Over the past decades, microfluidic devices have attracted wide scientific attentions and been widely used in fields such as biological and chemical detections, drug delivery, and micromixing [1,2,3,4]. For the microscale flow, surface charge generated at the solid wall-ionic liquid interface is a significant interfacial property to affect the microscale fluid flow [5,6,7,8,9,10]. This is because the surface charge at the solid–liquid interface can redistribute the charged ions in the ionic liquid and forms the electrical double layer (EDL) with local net charge density [5,6,7,8,9,10]. However, because of the characteristic length of the EDL known as Debye length is small and has the typical values from several nanometers to one micrometer [6,7,8], thus the effect of EDL on the macroscale flow is usually neglectable and it can only produce obvious effect on the micro/nanoscale fluid flow. When an external electric field is applied on the ionic liquid with EDL within a microchannel, the liquid will be driven by the electric field and form the electroosmotic flow (EOF) [10,11,12,13,14,15,16], which is a typical fluidic transport phenomenon over the microscale. EOF has many advantages such as no mechanical parts, easy to design, and high level of flow control, thus, it has wide applications. For example, electroosmotic micromixing can effectively enhance the micromixing process [17,18]. Electroosmotic pump is a promising device to generate pulsate free, pluglike, and high-pressure flow for microscale fluid delivery [19,20]. To understand the EOF in microfluidics, numerous studies have been performed to analyze its transport process in microchannels. For example, Herr et al. [14] analytically and experimentally studied the EOF in cylindrical capillaries with non-uniform surface charge distributions. Xuan and Li [15] studied both direct current and alternating current EOF in microchannels with arbitrary cross-sectional geometry and arbitrary distribution of wall charge. Shamloo et al. [17] numerically studied the heat transfer performance of mixed electroosmotic and pressure-driven flow in straight microchannels with asymmetrical and symmetrical surface charge distributions.

============

# [Using the information]
A - In the passage on electroosmotic flow in microchannels, why is the effect of the electrical double layer usually negligible for macroscale flow? Answer in one to three sentences.
B - Write a continuation of the passage on electroosmotic flow in microchannels, starting after its last sentence.

============

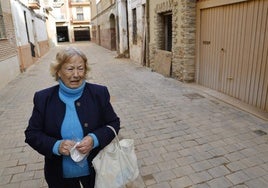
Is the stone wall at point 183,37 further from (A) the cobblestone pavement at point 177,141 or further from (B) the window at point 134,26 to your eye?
(B) the window at point 134,26

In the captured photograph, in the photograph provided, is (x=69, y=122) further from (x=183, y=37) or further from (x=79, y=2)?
(x=79, y=2)

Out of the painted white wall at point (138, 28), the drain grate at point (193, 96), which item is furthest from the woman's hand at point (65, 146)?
the painted white wall at point (138, 28)

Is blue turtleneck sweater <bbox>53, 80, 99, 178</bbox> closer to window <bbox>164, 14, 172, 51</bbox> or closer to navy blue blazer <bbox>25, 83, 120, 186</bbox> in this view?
navy blue blazer <bbox>25, 83, 120, 186</bbox>

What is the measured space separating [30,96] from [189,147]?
486 centimetres

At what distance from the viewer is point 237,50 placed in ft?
16.6

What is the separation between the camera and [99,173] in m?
1.55

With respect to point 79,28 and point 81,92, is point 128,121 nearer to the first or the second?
point 81,92

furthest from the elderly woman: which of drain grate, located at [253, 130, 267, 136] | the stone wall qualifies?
the stone wall

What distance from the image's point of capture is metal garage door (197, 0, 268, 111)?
173 inches

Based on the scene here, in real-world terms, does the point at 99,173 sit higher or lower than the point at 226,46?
lower

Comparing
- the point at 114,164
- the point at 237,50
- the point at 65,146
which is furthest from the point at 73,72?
the point at 237,50

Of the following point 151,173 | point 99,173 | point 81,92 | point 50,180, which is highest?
point 81,92

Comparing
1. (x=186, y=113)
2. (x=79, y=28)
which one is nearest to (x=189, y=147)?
(x=186, y=113)

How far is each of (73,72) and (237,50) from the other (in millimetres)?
4423
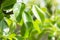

============

# [Set of answers]
A - The Debye length, which is the characteristic length of the electrical double layer, is small, typically from several nanometers to one micrometer. Because of this, the double layer only has a noticeable effect on micro/nanoscale flow.

B -
To achieve microfluidic applications like drug delivery, biological and chemical detections, micromixing and particle separation, the actual microfluidic devices is usually with complicated microchannel layout. Fractal treelike microchannel network inspired by the treelike bifurcation in nature has become a commonly used channel layout with good transport performance for microfluidic applications [21,22]. However, because of the small dimensions of the microchannel, the mass transport efficiency within the treelike microchannel network is low, thus, how to improve the fluidic transport efficiency within the microfluidic network by optimization design is important. Actually, for laminar flow, turbulent flow, convective heat transfer and heat conduction, the structural and dimensional parameters of the fractal treelike microchannel network has been optimized to improve the corresponding transport efficiency [23,24,25,26,27,28,29,30]. For the EOF, although the dimension optimization of the treelike circular microchannel network under constant total channel volume has been performed to reach maximum mass transfer efficiency [31], however, the optimization of the treelike microchannel network with rectangular cross-sectional shape for EOF to reach maximum mass transfer efficiency is still needed, because the rectangular microchannel system has much wider applications in microfluidic devices considering the limitation of manufacturing techniques.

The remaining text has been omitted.